ただ……その子に、戸籍がないことは言わなかった。これは二人だけの秘密だと、あとで何度も念を押されたから。
海人自身も、どうかその真実を調べないでとも言われた。何も詮索はしないでと。
というか、戸籍や身元を証明するものがなければ、詮索のしようもない。

「へぇ、そこまでいったらもう、恋人じゃないですか」
「まぁ……な」
「課長はどうして、その人を好きになったんです?」
「……俺にもわからない。ただ、最初に会ったとき、かなり思いつめた顔してたんだ。悲しくて、見ているだけで辛かったんだ。だから、そんな彼女を救いたいって思って」

そんなこんな話していると、自販機のもとへとたどり着く。俺は財布を取り出し、缶コーヒーを3つほど購入する。
缶コーヒーを取り出し口から取りながら、俺は言う。

「ま、ただのおせっかいだったかもしれないけどさ。でも、あんな悲しい顔した子は、今まで見たことなかったから」

母さんでさえ、あんな顔したことは一度もなかった。
あの時は何か、よほどの事情を抱えていたのではないかと、俺は思っている。

「人はマイナス面もプラス面も持ってて当たり前だけど、俺はできるだけ、プラスに……前を向いて生きていてほしかったから」
「……かっこいいですね。その子ってどんな感じなんです?」
「話してみると、いいやつだよ。

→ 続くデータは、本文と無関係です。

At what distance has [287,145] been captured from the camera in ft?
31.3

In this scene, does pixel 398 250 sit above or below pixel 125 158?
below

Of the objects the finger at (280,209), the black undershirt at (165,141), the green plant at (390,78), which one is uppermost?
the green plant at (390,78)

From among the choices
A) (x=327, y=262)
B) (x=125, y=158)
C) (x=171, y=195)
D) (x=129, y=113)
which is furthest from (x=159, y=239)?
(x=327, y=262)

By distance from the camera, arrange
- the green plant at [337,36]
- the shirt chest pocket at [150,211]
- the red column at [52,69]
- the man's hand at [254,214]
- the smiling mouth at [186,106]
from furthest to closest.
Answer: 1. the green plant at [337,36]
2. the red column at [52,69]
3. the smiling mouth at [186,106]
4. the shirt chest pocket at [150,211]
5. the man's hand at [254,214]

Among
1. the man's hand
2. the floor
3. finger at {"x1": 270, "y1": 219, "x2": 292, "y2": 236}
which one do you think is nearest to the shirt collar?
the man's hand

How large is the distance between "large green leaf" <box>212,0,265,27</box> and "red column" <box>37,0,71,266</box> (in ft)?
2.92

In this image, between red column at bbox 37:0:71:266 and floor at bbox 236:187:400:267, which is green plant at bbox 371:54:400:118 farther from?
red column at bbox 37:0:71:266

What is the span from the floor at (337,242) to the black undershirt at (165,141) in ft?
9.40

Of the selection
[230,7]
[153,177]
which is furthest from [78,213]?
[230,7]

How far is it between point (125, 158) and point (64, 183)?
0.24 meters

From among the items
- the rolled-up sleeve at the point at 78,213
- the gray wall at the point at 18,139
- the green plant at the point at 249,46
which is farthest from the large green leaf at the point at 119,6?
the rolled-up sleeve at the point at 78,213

最初はつんつんしてたけど」
「へぇ」

その時、俺はまだ取り出し口から最後のコーヒーを取り出すのに手一杯で、気づかなかった。
レンが、その時ニタリと薄い笑みを浮かべていたことを。何か、よくないことを考えていたことを。
レンの声を聴いて、初めて気が付いた。

「いいやつ、ねぇ?海人さん、あんたぁ本当の意味であの子を理解してないんですねぇ」
「え?」

レンにしてはなかなか軽い口調だった。
なんだと思って顔を上げると、そこにいたのはもう、俺の知っているレンじゃなかった。
暗い暗い笑みを浮かべた、レンではない誰か。思わず、その場の空気が一瞬にして異様なものに包まれたのを感じる。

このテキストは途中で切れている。